§ **The exercise**:
How many lines of the material contain the string "bbox"? Reply with the number alone.

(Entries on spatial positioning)
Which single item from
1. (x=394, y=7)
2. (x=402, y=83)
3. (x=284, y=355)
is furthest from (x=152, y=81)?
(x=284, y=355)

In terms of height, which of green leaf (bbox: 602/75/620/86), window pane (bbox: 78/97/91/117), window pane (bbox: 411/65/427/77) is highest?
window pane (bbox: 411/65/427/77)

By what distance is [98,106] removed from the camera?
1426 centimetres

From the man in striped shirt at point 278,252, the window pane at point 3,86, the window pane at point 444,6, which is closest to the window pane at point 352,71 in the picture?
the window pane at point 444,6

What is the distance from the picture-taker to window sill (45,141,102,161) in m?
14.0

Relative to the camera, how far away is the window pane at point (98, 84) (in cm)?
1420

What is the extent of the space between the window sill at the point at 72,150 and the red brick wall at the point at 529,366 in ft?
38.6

...

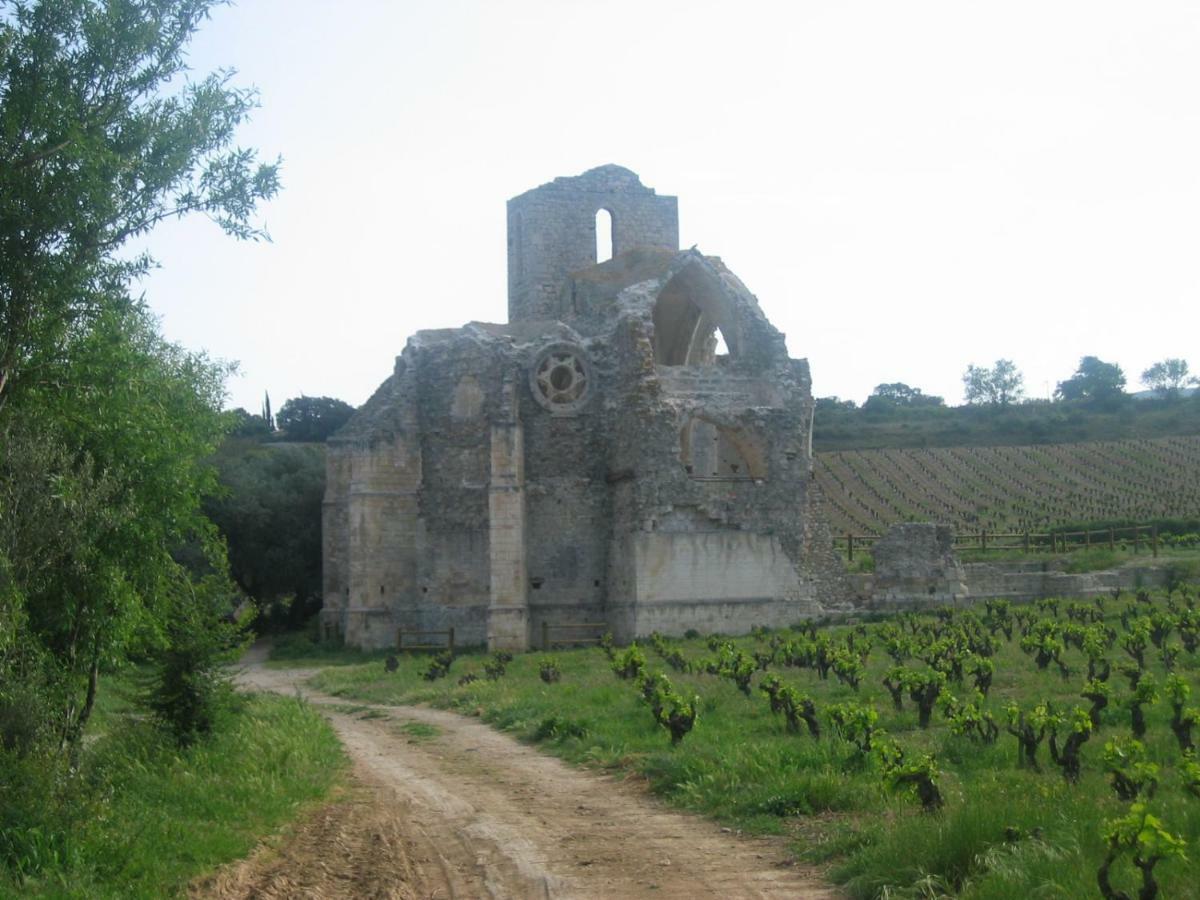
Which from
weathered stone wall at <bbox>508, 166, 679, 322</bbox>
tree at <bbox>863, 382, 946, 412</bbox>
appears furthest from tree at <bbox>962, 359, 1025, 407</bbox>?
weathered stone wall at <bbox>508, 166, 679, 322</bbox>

§ **Answer in full**:
6